* Data shown *
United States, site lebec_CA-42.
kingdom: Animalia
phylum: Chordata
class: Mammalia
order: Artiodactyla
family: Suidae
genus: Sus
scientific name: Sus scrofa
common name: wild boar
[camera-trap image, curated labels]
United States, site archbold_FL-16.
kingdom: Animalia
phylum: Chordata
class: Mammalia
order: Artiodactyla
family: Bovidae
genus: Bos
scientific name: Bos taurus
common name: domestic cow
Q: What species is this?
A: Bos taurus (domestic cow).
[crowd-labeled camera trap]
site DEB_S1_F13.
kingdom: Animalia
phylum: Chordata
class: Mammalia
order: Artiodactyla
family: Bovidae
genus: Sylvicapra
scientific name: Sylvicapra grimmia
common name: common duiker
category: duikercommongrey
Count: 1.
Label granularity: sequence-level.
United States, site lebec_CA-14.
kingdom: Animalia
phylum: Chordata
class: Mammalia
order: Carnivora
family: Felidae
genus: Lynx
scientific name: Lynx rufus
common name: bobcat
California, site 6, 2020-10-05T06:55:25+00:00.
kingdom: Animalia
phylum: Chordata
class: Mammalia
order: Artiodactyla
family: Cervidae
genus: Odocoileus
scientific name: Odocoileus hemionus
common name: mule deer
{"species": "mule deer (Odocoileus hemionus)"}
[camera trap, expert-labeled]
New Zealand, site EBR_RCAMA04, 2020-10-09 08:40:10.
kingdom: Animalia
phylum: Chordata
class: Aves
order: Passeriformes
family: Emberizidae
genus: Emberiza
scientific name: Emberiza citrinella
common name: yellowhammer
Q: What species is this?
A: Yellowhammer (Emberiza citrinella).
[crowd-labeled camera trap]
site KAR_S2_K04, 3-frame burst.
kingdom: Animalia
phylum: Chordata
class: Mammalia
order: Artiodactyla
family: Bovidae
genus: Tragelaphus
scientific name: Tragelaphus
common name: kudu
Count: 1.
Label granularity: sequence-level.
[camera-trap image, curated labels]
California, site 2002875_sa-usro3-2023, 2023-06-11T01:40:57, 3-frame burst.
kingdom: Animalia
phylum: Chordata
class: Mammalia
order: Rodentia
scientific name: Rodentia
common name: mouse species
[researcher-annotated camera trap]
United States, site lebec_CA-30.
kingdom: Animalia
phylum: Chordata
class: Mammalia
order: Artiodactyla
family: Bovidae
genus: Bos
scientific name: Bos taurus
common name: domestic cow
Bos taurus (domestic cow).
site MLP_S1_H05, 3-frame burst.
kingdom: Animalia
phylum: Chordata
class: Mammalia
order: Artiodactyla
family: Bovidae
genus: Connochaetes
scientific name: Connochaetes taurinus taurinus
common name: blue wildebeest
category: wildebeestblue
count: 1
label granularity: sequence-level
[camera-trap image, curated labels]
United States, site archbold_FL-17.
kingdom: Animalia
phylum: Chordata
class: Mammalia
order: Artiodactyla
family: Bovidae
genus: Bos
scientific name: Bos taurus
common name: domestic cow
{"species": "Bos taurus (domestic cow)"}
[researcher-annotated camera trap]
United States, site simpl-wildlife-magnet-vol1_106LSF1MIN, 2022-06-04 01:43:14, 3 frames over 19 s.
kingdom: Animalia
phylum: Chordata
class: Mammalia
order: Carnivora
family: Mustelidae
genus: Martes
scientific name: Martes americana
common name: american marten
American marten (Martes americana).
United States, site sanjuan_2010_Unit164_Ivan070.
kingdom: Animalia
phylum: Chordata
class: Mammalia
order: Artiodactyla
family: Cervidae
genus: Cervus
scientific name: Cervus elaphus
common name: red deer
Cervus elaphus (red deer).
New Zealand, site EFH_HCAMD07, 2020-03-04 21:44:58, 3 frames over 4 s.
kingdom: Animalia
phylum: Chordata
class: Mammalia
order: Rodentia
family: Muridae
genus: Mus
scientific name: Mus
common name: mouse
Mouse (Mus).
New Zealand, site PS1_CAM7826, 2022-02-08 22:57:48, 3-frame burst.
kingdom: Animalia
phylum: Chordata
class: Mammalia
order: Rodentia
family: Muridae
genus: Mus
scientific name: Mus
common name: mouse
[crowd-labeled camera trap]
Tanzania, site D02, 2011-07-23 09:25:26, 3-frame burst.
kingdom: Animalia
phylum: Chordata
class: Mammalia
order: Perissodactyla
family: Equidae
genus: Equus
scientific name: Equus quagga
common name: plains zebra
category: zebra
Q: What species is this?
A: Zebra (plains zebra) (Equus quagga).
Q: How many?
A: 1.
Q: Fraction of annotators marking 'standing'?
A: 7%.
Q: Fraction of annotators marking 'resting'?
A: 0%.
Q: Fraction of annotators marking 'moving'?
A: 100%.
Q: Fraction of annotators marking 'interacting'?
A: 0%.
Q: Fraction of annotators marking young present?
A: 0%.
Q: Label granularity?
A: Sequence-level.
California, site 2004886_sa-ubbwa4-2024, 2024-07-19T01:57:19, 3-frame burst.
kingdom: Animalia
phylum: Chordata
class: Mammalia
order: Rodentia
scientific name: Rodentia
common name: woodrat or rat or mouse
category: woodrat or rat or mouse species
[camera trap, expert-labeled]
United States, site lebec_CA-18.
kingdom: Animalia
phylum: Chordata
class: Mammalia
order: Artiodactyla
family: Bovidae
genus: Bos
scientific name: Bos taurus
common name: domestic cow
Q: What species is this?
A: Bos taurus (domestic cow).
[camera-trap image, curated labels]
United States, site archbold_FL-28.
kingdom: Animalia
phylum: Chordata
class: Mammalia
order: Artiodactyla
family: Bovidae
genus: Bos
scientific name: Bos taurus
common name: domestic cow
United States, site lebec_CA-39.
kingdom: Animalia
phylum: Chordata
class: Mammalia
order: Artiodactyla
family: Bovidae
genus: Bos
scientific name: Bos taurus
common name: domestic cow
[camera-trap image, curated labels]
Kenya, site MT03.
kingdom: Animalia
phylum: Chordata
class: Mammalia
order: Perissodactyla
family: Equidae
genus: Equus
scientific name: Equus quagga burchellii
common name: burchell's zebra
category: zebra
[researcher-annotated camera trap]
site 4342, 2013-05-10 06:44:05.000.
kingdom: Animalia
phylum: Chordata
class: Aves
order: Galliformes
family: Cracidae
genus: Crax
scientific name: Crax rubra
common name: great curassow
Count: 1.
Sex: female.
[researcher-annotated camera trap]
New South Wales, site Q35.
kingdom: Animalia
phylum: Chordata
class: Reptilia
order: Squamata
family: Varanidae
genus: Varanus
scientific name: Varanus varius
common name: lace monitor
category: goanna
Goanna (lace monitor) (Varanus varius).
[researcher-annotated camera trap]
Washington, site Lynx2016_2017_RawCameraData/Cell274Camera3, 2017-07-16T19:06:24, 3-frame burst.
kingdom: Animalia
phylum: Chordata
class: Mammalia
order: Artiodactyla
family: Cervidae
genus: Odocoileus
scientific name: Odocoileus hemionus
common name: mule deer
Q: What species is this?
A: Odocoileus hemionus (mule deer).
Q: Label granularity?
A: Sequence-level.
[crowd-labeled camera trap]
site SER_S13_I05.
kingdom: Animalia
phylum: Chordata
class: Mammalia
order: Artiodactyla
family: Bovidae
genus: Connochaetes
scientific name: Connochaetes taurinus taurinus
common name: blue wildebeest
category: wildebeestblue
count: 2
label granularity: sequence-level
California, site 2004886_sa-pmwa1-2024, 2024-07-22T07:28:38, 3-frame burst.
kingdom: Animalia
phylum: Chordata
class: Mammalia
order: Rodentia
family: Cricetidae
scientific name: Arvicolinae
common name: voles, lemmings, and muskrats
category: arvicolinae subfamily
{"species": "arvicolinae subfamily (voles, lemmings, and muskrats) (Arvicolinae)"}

* Problem statement *
Each entry above needs to be returned exactly as written.

* Finished task *
United States, site lebec_CA-42.
kingdom: Animalia
phylum: Chordata
class: Mammalia
order: Artiodactyla
family: Suidae
genus: Sus
scientific name: Sus scrofa
common name: wild boar
[camera-trap image, curated labels]
United States, site archbold_FL-16.
kingdom: Animalia
phylum: Chordata
class: Mammalia
order: Artiodactyla
family: Bovidae
genus: Bos
scientific name: Bos taurus
common name: domestic cow
Q: What species is this?
A: Bos taurus (domestic cow).
[crowd-labeled camera trap]
site DEB_S1_F13.
kingdom: Animalia
phylum: Chordata
class: Mammalia
order: Artiodactyla
family: Bovidae
genus: Sylvicapra
scientific name: Sylvicapra grimmia
common name: common duiker
category: duikercommongrey
Count: 1.
Label granularity: sequence-level.
United States, site lebec_CA-14.
kingdom: Animalia
phylum: Chordata
class: Mammalia
order: Carnivora
family: Felidae
genus: Lynx
scientific name: Lynx rufus
common name: bobcat
California, site 6, 2020-10-05T06:55:25+00:00.
kingdom: Animalia
phylum: Chordata
class: Mammalia
order: Artiodactyla
family: Cervidae
genus: Odocoileus
scientific name: Odocoileus hemionus
common name: mule deer
{"species": "mule deer (Odocoileus hemionus)"}
[camera trap, expert-labeled]
New Zealand, site EBR_RCAMA04, 2020-10-09 08:40:10.
kingdom: Animalia
phylum: Chordata
class: Aves
order: Passeriformes
family: Emberizidae
genus: Emberiza
scientific name: Emberiza citrinella
common name: yellowhammer
Q: What species is this?
A: Yellowhammer (Emberiza citrinella).
[crowd-labeled camera trap]
site KAR_S2_K04, 3-frame burst.
kingdom: Animalia
phylum: Chordata
class: Mammalia
order: Artiodactyla
family: Bovidae
genus: Tragelaphus
scientific name: Tragelaphus
common name: kudu
Count: 1.
Label granularity: sequence-level.
[camera-trap image, curated labels]
California, site 2002875_sa-usro3-2023, 2023-06-11T01:40:57, 3-frame burst.
kingdom: Animalia
phylum: Chordata
class: Mammalia
order: Rodentia
scientific name: Rodentia
common name: mouse species
[researcher-annotated camera trap]
United States, site lebec_CA-30.
kingdom: Animalia
phylum: Chordata
class: Mammalia
order: Artiodactyla
family: Bovidae
genus: Bos
scientific name: Bos taurus
common name: domestic cow
Bos taurus (domestic cow).
site MLP_S1_H05, 3-frame burst.
kingdom: Animalia
phylum: Chordata
class: Mammalia
order: Artiodactyla
family: Bovidae
genus: Connochaetes
scientific name: Connochaetes taurinus taurinus
common name: blue wildebeest
category: wildebeestblue
count: 1
label granularity: sequence-level
[camera-trap image, curated labels]
United States, site archbold_FL-17.
kingdom: Animalia
phylum: Chordata
class: Mammalia
order: Artiodactyla
family: Bovidae
genus: Bos
scientific name: Bos taurus
common name: domestic cow
{"species": "Bos taurus (domestic cow)"}
[researcher-annotated camera trap]
United States, site simpl-wildlife-magnet-vol1_106LSF1MIN, 2022-06-04 01:43:14, 3 frames over 19 s.
kingdom: Animalia
phylum: Chordata
class: Mammalia
order: Carnivora
family: Mustelidae
genus: Martes
scientific name: Martes americana
common name: american marten
American marten (Martes americana).
United States, site sanjuan_2010_Unit164_Ivan070.
kingdom: Animalia
phylum: Chordata
class: Mammalia
order: Artiodactyla
family: Cervidae
genus: Cervus
scientific name: Cervus elaphus
common name: red deer
Cervus elaphus (red deer).
New Zealand, site EFH_HCAMD07, 2020-03-04 21:44:58, 3 frames over 4 s.
kingdom: Animalia
phylum: Chordata
class: Mammalia
order: Rodentia
family: Muridae
genus: Mus
scientific name: Mus
common name: mouse
Mouse (Mus).
New Zealand, site PS1_CAM7826, 2022-02-08 22:57:48, 3-frame burst.
kingdom: Animalia
phylum: Chordata
class: Mammalia
order: Rodentia
family: Muridae
genus: Mus
scientific name: Mus
common name: mouse
[crowd-labeled camera trap]
Tanzania, site D02, 2011-07-23 09:25:26, 3-frame burst.
kingdom: Animalia
phylum: Chordata
class: Mammalia
order: Perissodactyla
family: Equidae
genus: Equus
scientific name: Equus quagga
common name: plains zebra
category: zebra
Q: What species is this?
A: Zebra (plains zebra) (Equus quagga).
Q: How many?
A: 1.
Q: Fraction of annotators marking 'standing'?
A: 7%.
Q: Fraction of annotators marking 'resting'?
A: 0%.
Q: Fraction of annotators marking 'moving'?
A: 100%.
Q: Fraction of annotators marking 'interacting'?
A: 0%.
Q: Fraction of annotators marking young present?
A: 0%.
Q: Label granularity?
A: Sequence-level.
California, site 2004886_sa-ubbwa4-2024, 2024-07-19T01:57:19, 3-frame burst.
kingdom: Animalia
phylum: Chordata
class: Mammalia
order: Rodentia
scientific name: Rodentia
common name: woodrat or rat or mouse
category: woodrat or rat or mouse species
[camera trap, expert-labeled]
United States, site lebec_CA-18.
kingdom: Animalia
phylum: Chordata
class: Mammalia
order: Artiodactyla
family: Bovidae
genus: Bos
scientific name: Bos taurus
common name: domestic cow
Q: What species is this?
A: Bos taurus (domestic cow).
[camera-trap image, curated labels]
United States, site archbold_FL-28.
kingdom: Animalia
phylum: Chordata
class: Mammalia
order: Artiodactyla
family: Bovidae
genus: Bos
scientific name: Bos taurus
common name: domestic cow
United States, site lebec_CA-39.
kingdom: Animalia
phylum: Chordata
class: Mammalia
order: Artiodactyla
family: Bovidae
genus: Bos
scientific name: Bos taurus
common name: domestic cow
[camera-trap image, curated labels]
Kenya, site MT03.
kingdom: Animalia
phylum: Chordata
class: Mammalia
order: Perissodactyla
family: Equidae
genus: Equus
scientific name: Equus quagga burchellii
common name: burchell's zebra
category: zebra
[researcher-annotated camera trap]
site 4342, 2013-05-10 06:44:05.000.
kingdom: Animalia
phylum: Chordata
class: Aves
order: Galliformes
family: Cracidae
genus: Crax
scientific name: Crax rubra
common name: great curassow
Count: 1.
Sex: female.
[researcher-annotated camera trap]
New South Wales, site Q35.
kingdom: Animalia
phylum: Chordata
class: Reptilia
order: Squamata
family: Varanidae
genus: Varanus
scientific name: Varanus varius
common name: lace monitor
category: goanna
Goanna (lace monitor) (Varanus varius).
[researcher-annotated camera trap]
Washington, site Lynx2016_2017_RawCameraData/Cell274Camera3, 2017-07-16T19:06:24, 3-frame burst.
kingdom: Animalia
phylum: Chordata
class: Mammalia
order: Artiodactyla
family: Cervidae
genus: Odocoileus
scientific name: Odocoileus hemionus
common name: mule deer
Q: What species is this?
A: Odocoileus hemionus (mule deer).
Q: Label granularity?
A: Sequence-level.
[crowd-labeled camera trap]
site SER_S13_I05.
kingdom: Animalia
phylum: Chordata
class: Mammalia
order: Artiodactyla
family: Bovidae
genus: Connochaetes
scientific name: Connochaetes taurinus taurinus
common name: blue wildebeest
category: wildebeestblue
count: 2
label granularity: sequence-level
California, site 2004886_sa-pmwa1-2024, 2024-07-22T07:28:38, 3-frame burst.
kingdom: Animalia
phylum: Chordata
class: Mammalia
order: Rodentia
family: Cricetidae
scientific name: Arvicolinae
common name: voles, lemmings, and muskrats
category: arvicolinae subfamily
{"species": "arvicolinae subfamily (voles, lemmings, and muskrats) (Arvicolinae)"}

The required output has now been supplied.